Transcribe Streams#

In this example, we will transcribe a stream in bidirectional streaming mode. We will simulate the stream by reading a file in small chunks. This will serve as a demonstration how to transcribe any stream of data including real-time streams.

transcribe_any_stream.py

from typing import Iterable
from soniox.transcribe_live import transcribe_stream
from soniox.speech_service import SpeechClient


def iter_audio() -> Iterable[bytes]:
    # This function should yield audio bytes from your stream.
    # Here we simulate the stream by reading a file in small chunks.
    with open("../test_data/test_audio_long.flac", "rb") as fh:
        while True:
            audio = fh.read(1024)
            if len(audio) == 0:
                break
            yield audio


# Do not forget to set your API key in the SONIOX_API_KEY environment variable.
def main():
    with SpeechClient() as client:
        for result in transcribe_stream(
            iter_audio(),
            client,
            model="en_v2_lowlatency", # Do not forget to specify the model!
            include_nonfinal=True,
        ):
            print("".join(w.text for w in result.words))

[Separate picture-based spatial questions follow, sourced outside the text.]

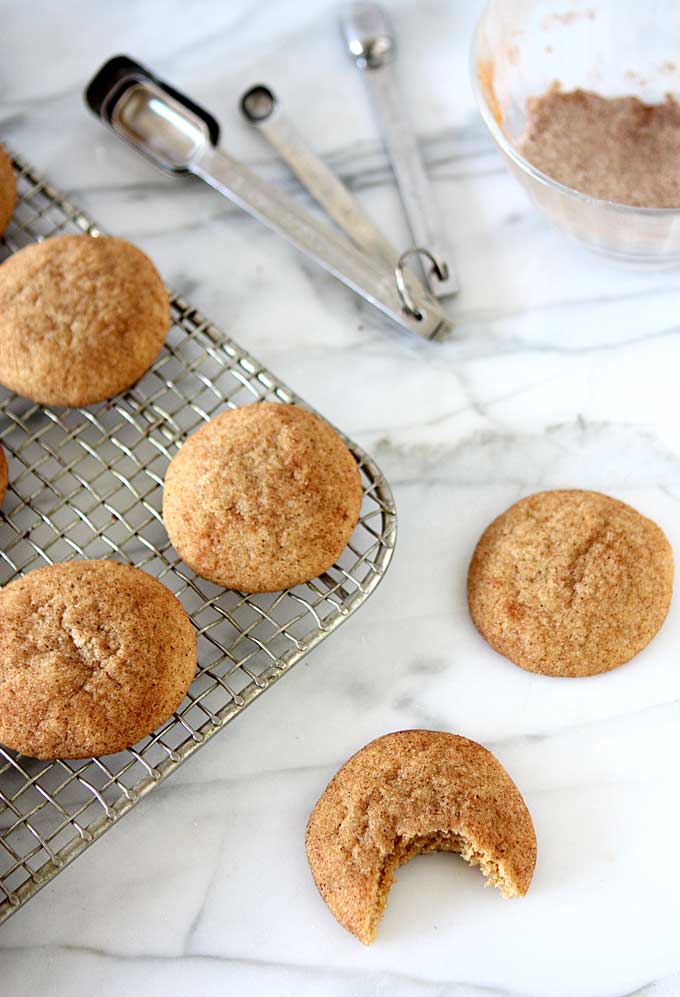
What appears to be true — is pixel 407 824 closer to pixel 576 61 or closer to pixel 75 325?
pixel 75 325

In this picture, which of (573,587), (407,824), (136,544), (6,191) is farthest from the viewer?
(6,191)

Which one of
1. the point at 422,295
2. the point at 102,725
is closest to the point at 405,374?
the point at 422,295

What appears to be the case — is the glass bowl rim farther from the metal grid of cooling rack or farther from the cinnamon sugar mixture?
the metal grid of cooling rack

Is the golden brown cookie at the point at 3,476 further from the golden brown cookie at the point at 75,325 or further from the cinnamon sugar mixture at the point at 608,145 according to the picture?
the cinnamon sugar mixture at the point at 608,145

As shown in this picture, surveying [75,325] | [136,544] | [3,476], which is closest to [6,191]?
[75,325]

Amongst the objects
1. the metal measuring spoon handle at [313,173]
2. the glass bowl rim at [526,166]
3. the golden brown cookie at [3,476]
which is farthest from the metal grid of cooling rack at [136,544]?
the glass bowl rim at [526,166]
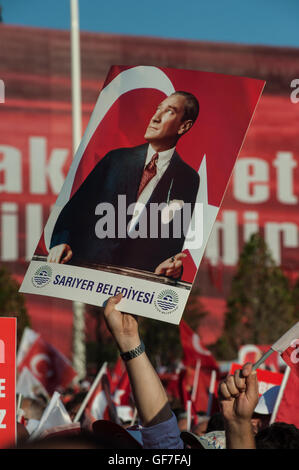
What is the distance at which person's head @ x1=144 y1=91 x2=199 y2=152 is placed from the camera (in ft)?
11.5

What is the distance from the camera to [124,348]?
2920 millimetres

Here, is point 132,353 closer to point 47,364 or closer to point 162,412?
point 162,412

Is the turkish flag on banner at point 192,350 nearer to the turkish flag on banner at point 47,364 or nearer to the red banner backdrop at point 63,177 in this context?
the turkish flag on banner at point 47,364

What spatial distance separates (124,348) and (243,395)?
1.67ft

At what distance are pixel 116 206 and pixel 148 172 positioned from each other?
198mm

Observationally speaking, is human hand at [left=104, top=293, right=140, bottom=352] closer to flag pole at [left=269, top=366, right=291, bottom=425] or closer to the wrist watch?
the wrist watch

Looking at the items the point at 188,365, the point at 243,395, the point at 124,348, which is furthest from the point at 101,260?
the point at 188,365

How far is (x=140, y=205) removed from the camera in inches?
133

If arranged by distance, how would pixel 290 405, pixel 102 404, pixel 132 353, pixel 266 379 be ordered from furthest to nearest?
pixel 102 404 → pixel 266 379 → pixel 290 405 → pixel 132 353
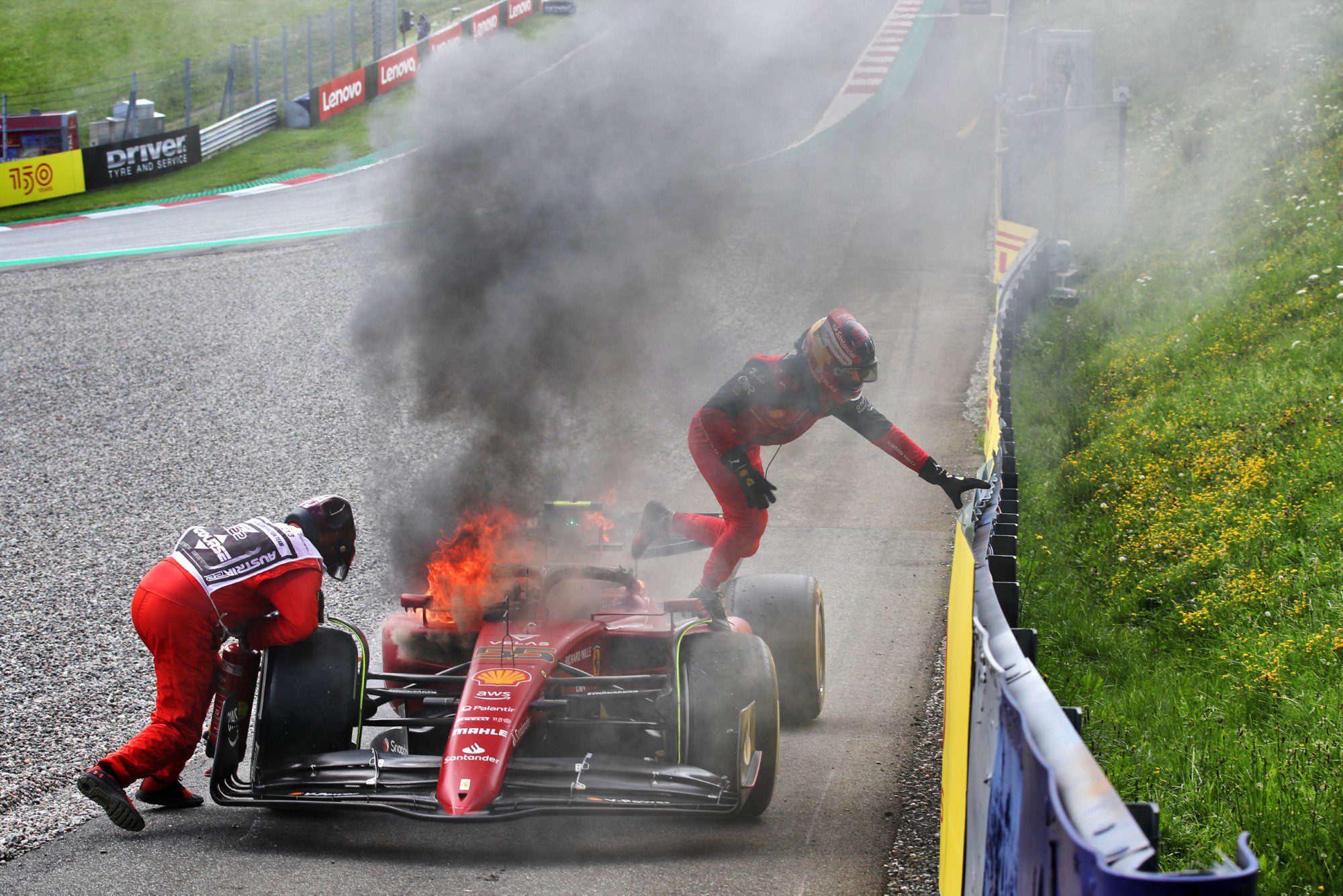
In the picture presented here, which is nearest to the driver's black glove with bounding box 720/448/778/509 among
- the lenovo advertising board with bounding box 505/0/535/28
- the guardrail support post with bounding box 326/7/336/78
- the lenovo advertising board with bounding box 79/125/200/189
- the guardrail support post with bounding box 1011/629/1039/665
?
Result: the guardrail support post with bounding box 1011/629/1039/665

if __name__ == "__main__":
    main()

To transcribe any stream, you need to provide an iterable over successive audio chunks. In our example, we define a generator function iter_audio that reads audio chunks from a file.

We start transcription by calling transcribe_stream(), which returns an iterable over transcription results. We iterate this to obtain the results as soon as they become available.

Run

python3 transcribe_any_stream.py

Output

But
But there
But there is always
But there is always
But there is always a
But there is always a stronger
But there is always a stronger sense
But there is always a stronger sense of

transcribe_any_stream.js

const fs = require("fs");
const { SpeechClient } = require("@soniox/soniox-node");

// Do not forget to set your API key in the SONIOX_API_KEY environment variable.
const speechClient = new SpeechClient();

(async function () {
    const onDataHandler = async (result) => {
        console.log(result.words.map((word) => word.text).join(""));
    };

    const onEndHandler = (error) => {
        if (error) {
            console.log(`Transcription error: ${error}`);
        }
    };

    // transcribeStream() returns object with ".writeAsync()" and ".end()" methods.
    // Use them to send data and end the stream when done.
    const stream = speechClient.transcribeStream(
        {
            model: "en_v2_lowlatency", // Do not forget to specify the model!
            include_nonfinal: true,
        },
        onDataHandler,
        onEndHandler
    );

    // Here we simulate the stream by reading a file in small chunks.
    const CHUNK_SIZE = 1024;
    const readable = fs.createReadStream("../test_data/test_audio_long.flac", {
        highWaterMark: CHUNK_SIZE,
    });

    for await (const chunk of readable) {
        await stream.writeAsync(chunk);
    }

    stream.end();
})();

To transcribe any stream, first start the stream transcription by calling speechClient.transcribeStream(), providing the transcription configuration and requisite user-defined callbacks. This returns an object representing the stream (stream). Then, call await stream.writeAsync(chunk) for successive audio chunks as they become available. At the end, call stream.end() to indicate the end of audio.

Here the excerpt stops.